With citrus season upon us, what could be better than a classic fennel and orange salad? It’s light and refreshing, a perfect balance to heavier holiday meals, with a boost of vitamin C to boot. This version adds delicious crunchy cabbage and the bright juiciness of pomegranate. Perfect for sharing, this salad comes together quickly, and the flavour combination is sure to wow at any party you bring it to. Orange supreme To segment or “supreme” the orange, slice top and bottom off the orange so you have a flat surface to work with. With the flat edge on the cutting board, run your knife around the orange, removing skin in sections from top to bottom. Once all the skin is removed, hold the orange in your hand and carefully insert your knife along each section, cutting through to centre to remove each piece, avoiding the pithy sheath. When all the segments have been removed, squeeze what remains of the orange over bowl to extract all of the juice. If you’re not using segments immediately, keep them in the juice so they stay fresh and moist.

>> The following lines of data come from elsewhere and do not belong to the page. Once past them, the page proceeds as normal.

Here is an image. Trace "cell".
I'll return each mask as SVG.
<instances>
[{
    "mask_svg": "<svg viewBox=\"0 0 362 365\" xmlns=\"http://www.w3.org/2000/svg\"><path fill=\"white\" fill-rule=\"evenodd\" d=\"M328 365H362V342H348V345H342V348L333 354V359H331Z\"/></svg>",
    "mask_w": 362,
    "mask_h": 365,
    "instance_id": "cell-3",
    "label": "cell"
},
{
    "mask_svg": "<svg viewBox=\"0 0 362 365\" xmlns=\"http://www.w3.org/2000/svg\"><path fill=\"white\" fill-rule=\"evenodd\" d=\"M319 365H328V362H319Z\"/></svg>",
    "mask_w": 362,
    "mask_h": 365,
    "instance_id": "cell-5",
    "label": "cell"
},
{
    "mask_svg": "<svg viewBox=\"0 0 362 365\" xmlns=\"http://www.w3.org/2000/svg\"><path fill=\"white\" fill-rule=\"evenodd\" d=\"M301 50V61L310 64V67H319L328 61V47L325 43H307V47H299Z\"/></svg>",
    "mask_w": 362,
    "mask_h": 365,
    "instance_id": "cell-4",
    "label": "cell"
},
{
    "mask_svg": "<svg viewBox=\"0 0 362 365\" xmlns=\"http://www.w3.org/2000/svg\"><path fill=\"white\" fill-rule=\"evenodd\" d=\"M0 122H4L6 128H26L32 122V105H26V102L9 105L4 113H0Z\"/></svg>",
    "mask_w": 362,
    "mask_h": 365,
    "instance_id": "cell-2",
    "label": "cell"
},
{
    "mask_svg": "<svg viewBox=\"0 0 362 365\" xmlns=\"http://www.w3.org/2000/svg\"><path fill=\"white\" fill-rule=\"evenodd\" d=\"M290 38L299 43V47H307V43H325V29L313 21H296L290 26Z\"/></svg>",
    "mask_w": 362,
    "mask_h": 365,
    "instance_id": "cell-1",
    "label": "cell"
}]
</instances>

Rich, tasty crab, sweet apple, licorice-scented tarragon, and a touch of lemon make these stuffed endives a classy crowd pleaser. The filling is easily prepared in advance and can be chilled until ready to serve, but this dish also comes together quickly enough to be done right before stuffing into leaves. Keeping your boats upright If you want the endive boats to sit neatly on the dish or platter without tipping, you can make a small slice at the bottom of each leaf before filling to give it a flat surface to rest on. Just make sure not to penetrate too deeply into the wall of the leaf.
Many of us have discovered the magic of roasting Brussels sprouts to completely transform them, imparting rich, nutty flavour. Skewered on toothpicks, they’re perfect for a party appetizer. When drizzled with pomegranate molasses and paired with a smoky red pepper hummus dip assembled from cupboard ingredients, they’re next level—all while being an absolute cinch to put together. Prepping the sprouts If you’ve spent hours in the past peeling and trimming sprouts, you’ll love this simple tip to make things go faster. Simply trim the bottom end and then make a slice straight down the middle of each sprout. Any excess outer leaves will fall off, saving you the fiddly job of peeling them.